Any products I release will likely touch on similar themes to the essays, possibly with short write-ups explaining the thinking behind them.
If you gave me your email to read essays, I’m not going to start blasting you with marketing emails. If I ever spin up a separate merch list, it’ll be built independently.
What Isn’t Changing
As I start to layer a more commercial angle into the site, I want to be clear about one thing: the core ethos isn’t changing. This has always been a quality-over-quantity experiment. Whether it’s an essay, a shirt, a piece of art, or something else entirely, the standard remains the same - everything here should feel intentional, thoughtful, and genuinely worth your time.
This approach is really a result of how exhausting the digital landscape has become. Between ads, sponsored posts, and constant attempts to sell something, it’s increasingly hard to just exist online without being marketed to. Social media isn’t really social anymore; it’s commercial media. This site isn’t going to become another piece of that noise. I’d much rather show up occasionally with something considered and interesting, even if that means showing up less often.
In that same spirit, I’m also interested in pulling this experiment in a more analog direction over time - things that foster real-world connection, like small pop-ups, in-person events, or projects that exist beyond a screen. I don’t have a fully formed vision for what that looks like yet, but it’s very much top of mind.
The Next Start
Longer term, my hope is that this self-actualization muscle eventually supports something more ambitious - likely somewhere in the realm of social entrepreneurship. I’m increasingly interested in the idea that business, at its best, can incentivize people to choose a product or service simply because it’s better, while any positive social impact emerges as a byproduct rather than being the pitch. I’m especially drawn to ideas around circular economies, but more broadly, I’m excited by the possibility of using markets and incentives as a force for good.

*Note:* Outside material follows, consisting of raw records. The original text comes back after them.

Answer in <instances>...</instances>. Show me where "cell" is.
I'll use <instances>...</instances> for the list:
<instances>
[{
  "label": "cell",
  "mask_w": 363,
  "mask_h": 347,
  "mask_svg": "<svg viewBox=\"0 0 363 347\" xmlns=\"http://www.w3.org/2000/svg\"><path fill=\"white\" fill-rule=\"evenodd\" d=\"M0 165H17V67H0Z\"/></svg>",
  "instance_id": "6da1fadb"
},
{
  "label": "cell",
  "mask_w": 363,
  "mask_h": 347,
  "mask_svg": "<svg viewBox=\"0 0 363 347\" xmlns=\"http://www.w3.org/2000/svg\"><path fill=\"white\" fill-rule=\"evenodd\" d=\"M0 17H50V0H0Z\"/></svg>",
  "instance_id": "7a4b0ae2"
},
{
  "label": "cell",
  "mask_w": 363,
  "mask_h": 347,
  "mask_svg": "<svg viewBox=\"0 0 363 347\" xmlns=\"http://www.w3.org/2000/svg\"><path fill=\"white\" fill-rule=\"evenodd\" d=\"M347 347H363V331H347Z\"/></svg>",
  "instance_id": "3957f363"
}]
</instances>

Selling a couple of t-shirts is obviously a long way from that. But learning how to design, produce, and ship anything feels like a prerequisite. It’s a concrete way to practice turning ideas into reality, rather than letting them live forever in my head.
Over time, I’ve come to realize that an ounce of application is worth a pound of knowledge. For a long stretch, I convinced myself that reading and thinking counted as progress. In reality, publishing my writing publicly was the first real experience I had of starting something. Selling one thing - anything - feels like the next step in that same direction.
As Kevin Kelly puts it:
“Many fail to finish, but many more fail to start. You can’t finish until you start, so get good at starting.”
This website was a start. Releasing my writing was a start. Trying stand-up was a start. Whatever this next experiment becomes is simply the next start.
In many ways, I think life is just about maximizing your shots on goal. Moving forward, I’m channeling my inner Monta Ellis - I may miss a thousand times, but I don’t plan to stop shooting.
Releasing this took a few weeks longer than I anticipated, so I should probably get to it.
*From my experience with comedy - things often do not land.
** Counterpoint: maybe I just need more impressive professional achievements?